Economic activity, as measured by GDP, and tax receipts are both expected to be lower in all scenarios than in previous forecasts.
Prospects for the public finances in the current financial year have continued to deteriorate with the OBR now forecasting a fiscal deficit between 15% and 23% of GDP, with a central scenario of £372bn (19% of GDP). This reflects a total of £192bn in fiscal interventions in 2020-21 announced by the Government to date to support the UK economy through the pandemic.
The OBR projects that in its central scenario the gap between receipts and expenditure excluding interest will widen to almost 13% of GDP by 2069-70 if no actions are taken, equivalent to almost £300bn in 2019-20 terms. With much higher levels of debt, and interest rates likely to be higher in the medium to long-term, this could cause the fiscal deficit to increase to over 30% of GDP in 50 years time.
The OBR has calculated that ‘fiscal tightening’ in the order of 2.9% of GDP (£64bn a year) would be required based on a target level for public sector net debt of 75% of GDP. This is subject to a number of fiscal risks, including that no further significant changes are made to the planned profile of spending on health and social care – a key source of policy risk.
Closing this gap could require potentially very significant levels of tax increases or cuts in public spending, especially if difficult decisions, such as on how to fund social care, continue to be deferred.
Martin Wheatcroft FCA, adviser to ICAEW on public finances, commented: “The Office for Budget Responsibility has yet again assessed the public finances and concluded that they are not sustainable, even before taking account of the eye-watering levels of borrowing being added to the national debt as a consequence of the coronavirus pandemic.

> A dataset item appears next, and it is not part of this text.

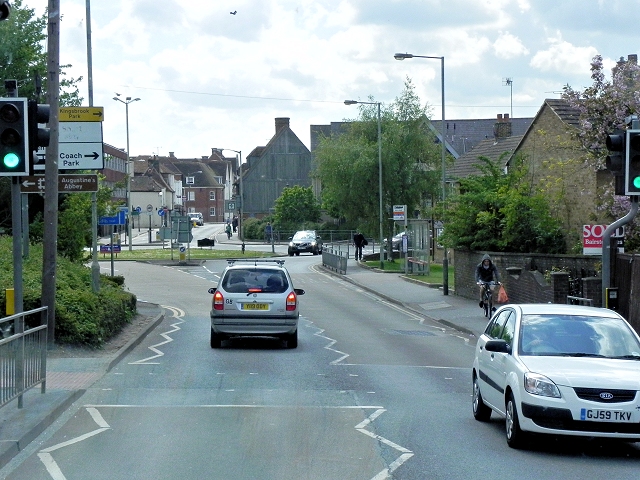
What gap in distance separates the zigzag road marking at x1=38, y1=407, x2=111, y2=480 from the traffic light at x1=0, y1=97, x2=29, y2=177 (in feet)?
9.77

“Although we should expect tax cuts and spending increases in the immediate future as the Government looks to provide stimulus to the economy, the need to reduce the gap between tax receipts and public spending over the medium- to long-term means that tax rises or further cuts in public spending are likely in the years to come.

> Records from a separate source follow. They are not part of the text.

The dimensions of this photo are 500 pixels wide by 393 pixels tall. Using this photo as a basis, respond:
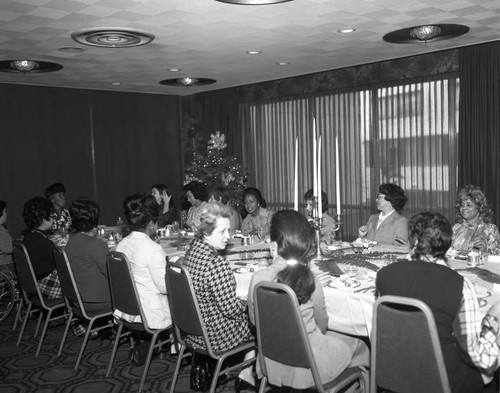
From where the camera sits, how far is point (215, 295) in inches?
129

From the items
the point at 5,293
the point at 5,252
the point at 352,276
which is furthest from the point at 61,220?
the point at 352,276

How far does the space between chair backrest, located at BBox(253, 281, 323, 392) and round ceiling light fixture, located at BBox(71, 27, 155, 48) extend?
362cm

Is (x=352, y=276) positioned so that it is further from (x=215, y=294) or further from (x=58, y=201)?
(x=58, y=201)

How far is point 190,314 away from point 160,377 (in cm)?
113

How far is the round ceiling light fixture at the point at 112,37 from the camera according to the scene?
5457 mm

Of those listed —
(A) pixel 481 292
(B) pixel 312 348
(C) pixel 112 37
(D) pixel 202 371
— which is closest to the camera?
(B) pixel 312 348

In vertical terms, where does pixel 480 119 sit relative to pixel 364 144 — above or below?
above

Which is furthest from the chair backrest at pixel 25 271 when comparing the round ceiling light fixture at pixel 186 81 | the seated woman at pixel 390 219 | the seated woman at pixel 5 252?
the round ceiling light fixture at pixel 186 81

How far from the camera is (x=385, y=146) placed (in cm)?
801

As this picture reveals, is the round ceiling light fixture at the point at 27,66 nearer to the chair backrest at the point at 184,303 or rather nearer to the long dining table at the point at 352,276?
the long dining table at the point at 352,276

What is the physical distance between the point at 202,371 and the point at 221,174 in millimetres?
5911

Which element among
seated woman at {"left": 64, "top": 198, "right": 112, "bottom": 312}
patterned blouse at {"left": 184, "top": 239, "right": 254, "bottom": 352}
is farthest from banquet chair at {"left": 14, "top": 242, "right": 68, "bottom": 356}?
patterned blouse at {"left": 184, "top": 239, "right": 254, "bottom": 352}

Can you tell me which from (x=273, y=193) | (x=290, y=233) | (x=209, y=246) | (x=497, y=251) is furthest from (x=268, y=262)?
(x=273, y=193)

“Despite this, there are actions that could be taken to improve the outlook for the public finances by developing a long-term fiscal strategy to put the public finances onto a sustainable path.”
Table 1 – OBR projections for the public finances: central scenario
Central scenario | 2019-20 % of GDP |
2020-21 % of GDP |
2024-25 % of GDP |
2044-45 % of GDP |
2069-70 % of GDP |
Receipts excluding interest | 36.1 | 36.3 | 36.6 | 36.6 | 36.4 |
Expenditure excluding interest | (37.2) | (54.4) | (40.3) | (43.9) | (49.1) |
Primary deficit | (1.1) | (18.1) | (3.7) | (7.3) | (12.7) |
Net interest | (1.5) | (0.8) | (0.9) | (6.2) | (17.8) |
Fiscal deficit | (2.6) | (18.9) | (4.6) | (13.5) | (30.5) |
Public sector net debt |
(88.5) |
(106.6) |
(102.1) |
(173.7) |
(418.4) |
Table 2 – OBR projections for the public finances: upside and downside scenarios
Differences from central scenario |
2020-21 % of GDP |
2024-25 % of GDP |
2044-45 % of GDP |
2069-70 % of GDP |
|
Upside scenario | |||||
Primary deficit | 3.6 | 2.1 | 2.2 | 2.3 | |
Fiscal deficit | 3.6 | 2.2 | 3.8 | 6.5 | |
Public sector net debt | 9.3 | 14.1 | 45.7 | 98.2 | |
Downside scenario | |||||
Primary deficit | (4.3) | (2.2) | (2.3) | (2.4) | |
Fiscal deficit | (4.3) | (2.2) | (3.9) | (6.9) | |
Public sector net debt | (9.1) | (14.5) | (47.9) | (103.5) |
Positive differences = lower deficit or lower debt in percentage points of GDP; (negative) differences = higher deficit or higher debt.